Developers have also to consider differences between platforms. “Develop once deploy everywhere” may simply not work for users as much as it works for developers. Simple example, often forgotten by the developers is “Back” button that is not required by Android yet necessary in iOS application. Analyzing UI guidelines for different platforms one can find more differences that have to be considered.

PhoneGap and Education

In education we have to deal with diverse environment and limited resources. Because of the philosophy “develop once deploy everywhere” we can reduce cost of development process. The cost of the entire enterprise is significantly lower than the cost of building two, three or more native applications. At the same time it is a little higher than building a native app for a single platform because some modifications for selected platforms may be required and access to the app store has to be paid for each platform.

With still growing interest in e-learning, there is a temptation to simply take the e-learning content and provide it to the mobile learners using technologies like PhoneGap. It has definitely low cost, however, in most cases the such content will not fit the mobile context. The mobile learning requires smaller “chunks” of the knowledge that can be assimilated in a short time. Simple conversion of the e- into m-learning content may not be possible and is not recommended.


Building applications for each device–iPhone, Android, Windows Mobile and more–requires different frameworks and languages.

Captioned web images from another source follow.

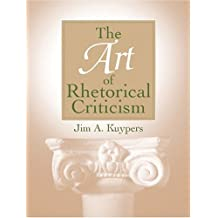 The Art of Rhetorical Criticism by Jim A Kuypers (2004-10-12)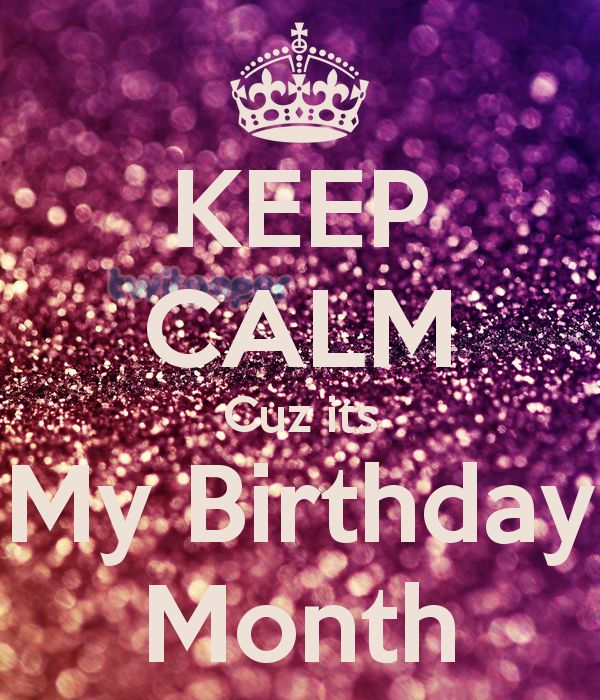 6 Month Birthday Quotes: KEEP CALM Cuz Its My Birthday Month Poster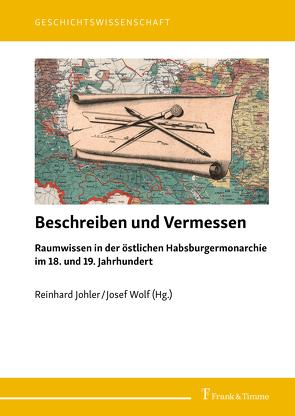 Beschreiben und Vermessen von Johler,  Reinhard, Wolf,  Josef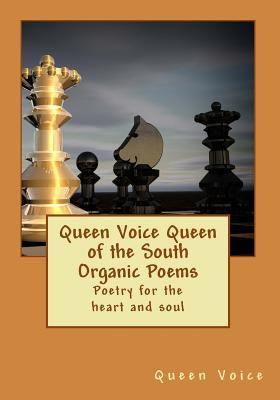 Queen Voice Queen of the South Organic Poems: Poetry for the Heart and Soul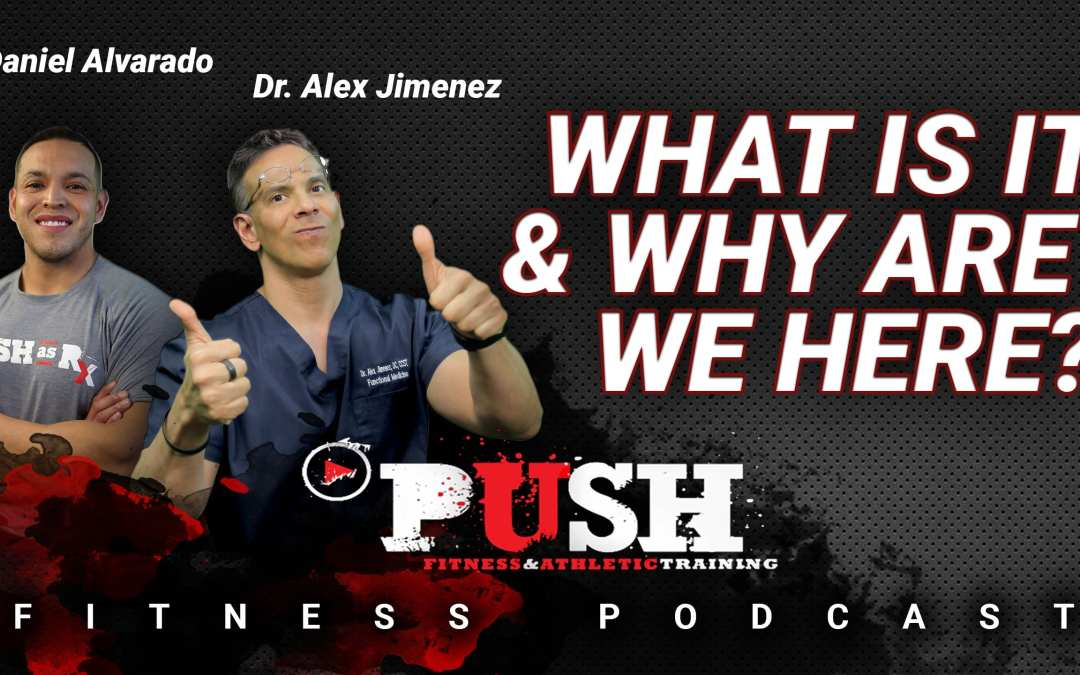 PUSH Fitness Podcast: What Is It & Why Are We Here?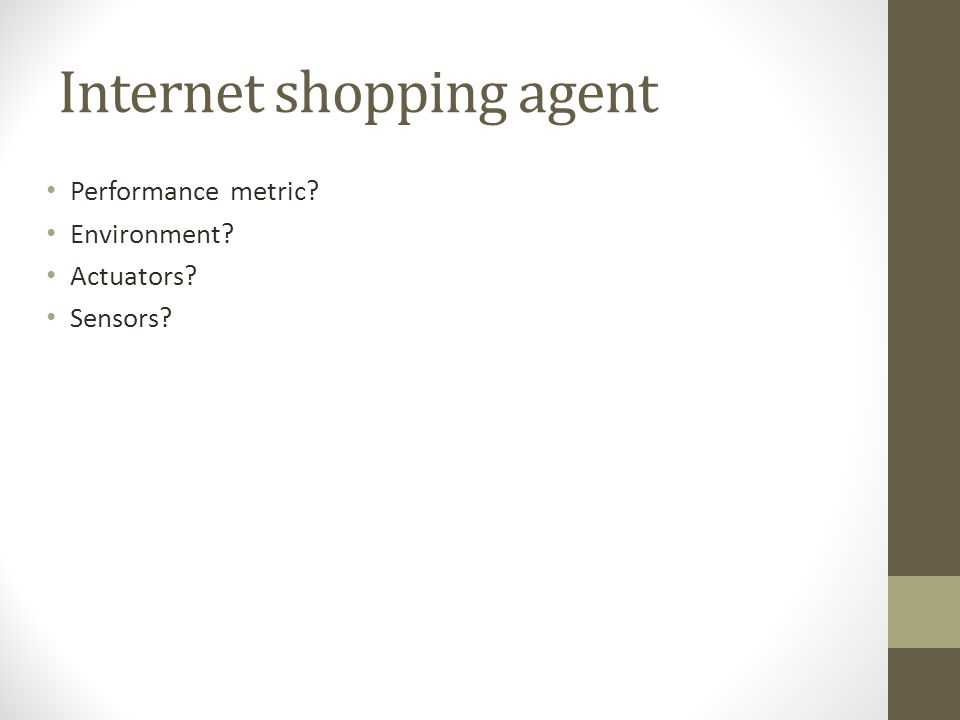 Internet shopping agent Performance metric Environment Actuators Sensors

PhoneGap solves this by using standards-based web technologies to bridge web applications and mobile devices. It allows to reduce cost of development and simplify the development process. Covering all major mobile platforms it allows to address the problem of inclusion and consistency in the diversified educational environment.

As a closing remark we would like to repeat after Atley Hunter that “PhoneGap is only the first step”. If the project is successful, the application should be developed as a native application to improve user experience. This process should be started from the most popular platform.